Un être vivant doit sans cesse faire face aux mêmes agressions, doit sans cesse renouveler ses cellules, et s’il s’agit d’un être humain être animé par un idéal suffisamment motivant, même s’il doit demeurer en grande partie inaccessible. Il en est de même d’une Association, je ne pense pas avoir fait un inventaire exhaustif de tous les buts vers lesquels elle doit tendre, je ne pense pas que les objectifs rappelés soient très faciles à atteindre, et je n’ai pas discuté des moyens à mettre en œuvre pour s’en approcher, mais ce dont je suis sûr c’est que ces objectifs doivent être sans cesse présents à l’esprit de ses membres pour que l’Association soit vivante, et que c’est en travaillant pour les atteindre qu’elle se développera, à moins qu’elle ne préfère n’être qu’une amicale…

Très actif jusqu’à la fin, André donne encore de nombreuses conférences, participe à des publications de l’IREM qu’il a fondé, écrit des biographies sur ses amis Queysanne, Lichnerowicz , Choquet et Couty, enregistre un entretien avec Michèle Artigue en septembre 2007 qui est disponible en ligne et participe activement en juin dernier au trophée Kangourou en faisant travailler de jeunes lauréats.

Dans le numéro 21 de PLOT (Début 2008), il commente en courrier des lecteurs un article sur le Débat scientifique en classe ; il y rappelle l’expérience des « classes nouvelles de 1945 à 1952 dont les détracteurs, même parmi les collègues, pensaient que « les élèves ne travaillent pas puisqu’ils s’amusent » et conclut l’article en proposant à ses lecteurs de se poser la question : comprenons-nous bien ce que veut dire comprendre ?

J’ai essayé de donner la parole à André qui aimait bien se faire entendre, tout en ayant conscience qu’en me bornant à quelques extraits de chaque texte, je risquais de réduire ou de déformer sa pensée. Je pense que les jeunes collègues qui souhaitent rentrer plus avant dans son œuvre, peuvent accéder aux articles complets en consultant une collection du Bulletin dans une bibliothèque d’IREM ou chez un collègue plus ancien.

Du moins ai-je voulu montrer une activité de plus de soixante dix années consacrées à l’enseignement des mathématiques dont les graines semées produiront des fruits encore longtemps.

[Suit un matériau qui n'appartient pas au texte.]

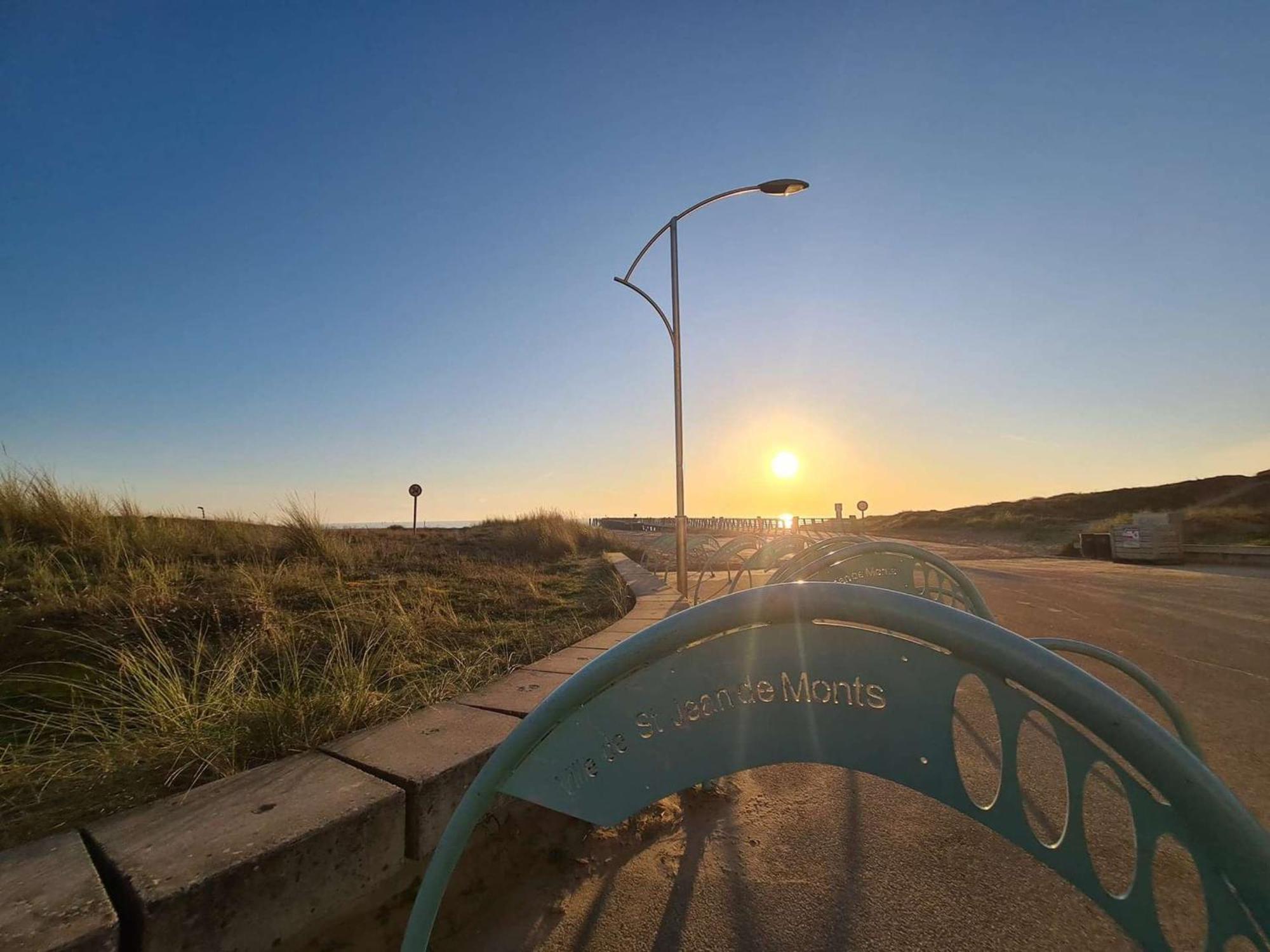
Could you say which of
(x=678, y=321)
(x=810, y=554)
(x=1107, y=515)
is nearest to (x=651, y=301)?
(x=678, y=321)

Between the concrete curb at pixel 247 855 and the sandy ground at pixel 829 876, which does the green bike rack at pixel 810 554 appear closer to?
the sandy ground at pixel 829 876

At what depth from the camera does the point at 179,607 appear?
167 inches

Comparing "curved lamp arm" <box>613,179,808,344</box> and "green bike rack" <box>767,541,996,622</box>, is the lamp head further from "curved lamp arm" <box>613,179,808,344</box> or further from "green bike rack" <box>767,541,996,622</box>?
"green bike rack" <box>767,541,996,622</box>

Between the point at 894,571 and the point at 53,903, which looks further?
the point at 894,571

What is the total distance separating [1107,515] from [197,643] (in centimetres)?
4624

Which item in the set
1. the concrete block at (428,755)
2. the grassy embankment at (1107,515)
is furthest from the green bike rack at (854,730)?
the grassy embankment at (1107,515)

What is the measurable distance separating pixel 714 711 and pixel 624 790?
0.21 meters

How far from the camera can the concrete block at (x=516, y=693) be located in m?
2.98

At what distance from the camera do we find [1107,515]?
3788cm

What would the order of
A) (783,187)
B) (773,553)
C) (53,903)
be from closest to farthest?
(53,903)
(773,553)
(783,187)

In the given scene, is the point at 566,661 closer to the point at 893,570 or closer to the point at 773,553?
the point at 893,570

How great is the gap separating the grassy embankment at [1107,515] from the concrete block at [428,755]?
2525 cm

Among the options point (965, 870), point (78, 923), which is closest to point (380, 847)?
point (78, 923)

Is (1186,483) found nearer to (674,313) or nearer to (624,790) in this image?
(674,313)
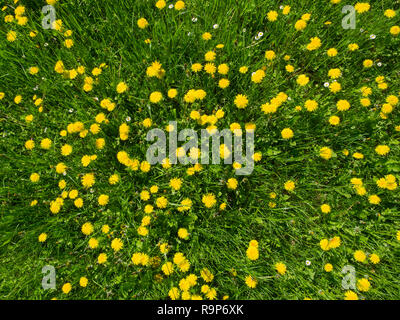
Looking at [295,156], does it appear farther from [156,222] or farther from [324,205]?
[156,222]

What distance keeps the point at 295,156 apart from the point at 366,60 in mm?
1090

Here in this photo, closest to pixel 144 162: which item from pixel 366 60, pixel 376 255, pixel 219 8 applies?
pixel 219 8

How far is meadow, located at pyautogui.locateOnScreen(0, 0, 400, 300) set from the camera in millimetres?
1929

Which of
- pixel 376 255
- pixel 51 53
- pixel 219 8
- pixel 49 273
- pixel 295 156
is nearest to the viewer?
pixel 376 255

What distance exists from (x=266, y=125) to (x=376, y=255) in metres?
1.29

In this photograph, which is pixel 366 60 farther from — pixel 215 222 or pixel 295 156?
pixel 215 222

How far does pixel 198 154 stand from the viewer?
2.01 metres

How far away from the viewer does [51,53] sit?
2592 mm

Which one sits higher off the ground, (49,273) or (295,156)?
(295,156)

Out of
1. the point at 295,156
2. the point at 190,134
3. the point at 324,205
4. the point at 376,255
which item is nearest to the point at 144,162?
the point at 190,134

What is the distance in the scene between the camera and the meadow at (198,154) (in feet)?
6.33

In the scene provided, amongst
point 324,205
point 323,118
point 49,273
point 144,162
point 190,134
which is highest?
point 323,118

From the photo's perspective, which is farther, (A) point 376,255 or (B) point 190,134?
(B) point 190,134

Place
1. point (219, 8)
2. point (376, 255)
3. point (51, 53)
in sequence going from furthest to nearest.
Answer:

Merci, cher André, d’avoir su communiquer ton érudition et ton dynamisme d’abord à notre Association puis toute la communauté des enseignants de la Maternelle à l’Université et de les avoir entraînées dans un profond rajeunissement et une multitude d’activités avec comme objectif permanent de rendre l’élève agent de sa propre compréhension et du progrès de son savoir.